◆ Source data
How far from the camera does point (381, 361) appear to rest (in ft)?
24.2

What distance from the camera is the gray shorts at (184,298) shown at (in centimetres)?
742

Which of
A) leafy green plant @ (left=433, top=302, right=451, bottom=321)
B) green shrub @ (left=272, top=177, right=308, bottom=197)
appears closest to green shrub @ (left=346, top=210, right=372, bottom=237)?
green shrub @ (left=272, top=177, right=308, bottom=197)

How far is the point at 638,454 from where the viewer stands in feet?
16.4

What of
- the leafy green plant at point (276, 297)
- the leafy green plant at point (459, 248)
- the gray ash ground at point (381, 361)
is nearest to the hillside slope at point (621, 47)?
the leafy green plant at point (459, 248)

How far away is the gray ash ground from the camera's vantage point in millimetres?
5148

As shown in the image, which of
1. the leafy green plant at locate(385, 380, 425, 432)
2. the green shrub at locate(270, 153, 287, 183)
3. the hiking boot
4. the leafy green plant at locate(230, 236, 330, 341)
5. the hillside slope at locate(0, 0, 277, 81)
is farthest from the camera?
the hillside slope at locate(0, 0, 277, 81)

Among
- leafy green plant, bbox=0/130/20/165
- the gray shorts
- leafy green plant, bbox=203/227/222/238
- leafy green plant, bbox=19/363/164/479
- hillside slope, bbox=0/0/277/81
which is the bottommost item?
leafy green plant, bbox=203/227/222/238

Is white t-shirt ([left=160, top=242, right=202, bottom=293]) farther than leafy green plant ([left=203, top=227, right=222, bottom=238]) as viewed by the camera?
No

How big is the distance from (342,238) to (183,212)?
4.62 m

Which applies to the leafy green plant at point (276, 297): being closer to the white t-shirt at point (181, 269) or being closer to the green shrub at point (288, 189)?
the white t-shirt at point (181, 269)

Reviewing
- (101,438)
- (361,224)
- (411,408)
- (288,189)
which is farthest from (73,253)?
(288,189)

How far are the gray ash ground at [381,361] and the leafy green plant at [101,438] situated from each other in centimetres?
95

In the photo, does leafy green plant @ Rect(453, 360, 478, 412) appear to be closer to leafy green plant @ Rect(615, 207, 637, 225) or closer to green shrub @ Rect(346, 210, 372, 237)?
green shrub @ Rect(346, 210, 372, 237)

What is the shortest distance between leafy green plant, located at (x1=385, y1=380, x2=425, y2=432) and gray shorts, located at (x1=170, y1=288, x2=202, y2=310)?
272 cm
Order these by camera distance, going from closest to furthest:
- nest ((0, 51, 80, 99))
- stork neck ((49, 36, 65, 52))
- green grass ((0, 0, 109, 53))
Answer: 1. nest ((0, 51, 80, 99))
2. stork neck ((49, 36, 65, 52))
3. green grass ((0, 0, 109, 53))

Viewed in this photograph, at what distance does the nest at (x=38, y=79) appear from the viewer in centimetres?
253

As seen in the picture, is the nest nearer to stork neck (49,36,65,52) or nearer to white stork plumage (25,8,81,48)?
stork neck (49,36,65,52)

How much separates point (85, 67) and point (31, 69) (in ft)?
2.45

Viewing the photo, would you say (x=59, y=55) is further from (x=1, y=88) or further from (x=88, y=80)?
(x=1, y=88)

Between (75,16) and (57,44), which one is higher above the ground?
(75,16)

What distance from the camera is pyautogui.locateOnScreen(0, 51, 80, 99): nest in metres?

◆ What to do
Reproduce the material word for word, starting at the line that contains "How much separates" and ending with the final line of the material, both included.

◆ Result for this exercise
How much separates point (85, 67) and point (31, 69) (in ft)?
2.45

Viewing the photo, would you say (x=59, y=55) is further from (x=1, y=88) or further from (x=88, y=80)?
(x=1, y=88)

Between (75,16) and (57,44), which one is higher above the ground?
(75,16)

What distance from the camera is pyautogui.locateOnScreen(0, 51, 80, 99): nest in metres?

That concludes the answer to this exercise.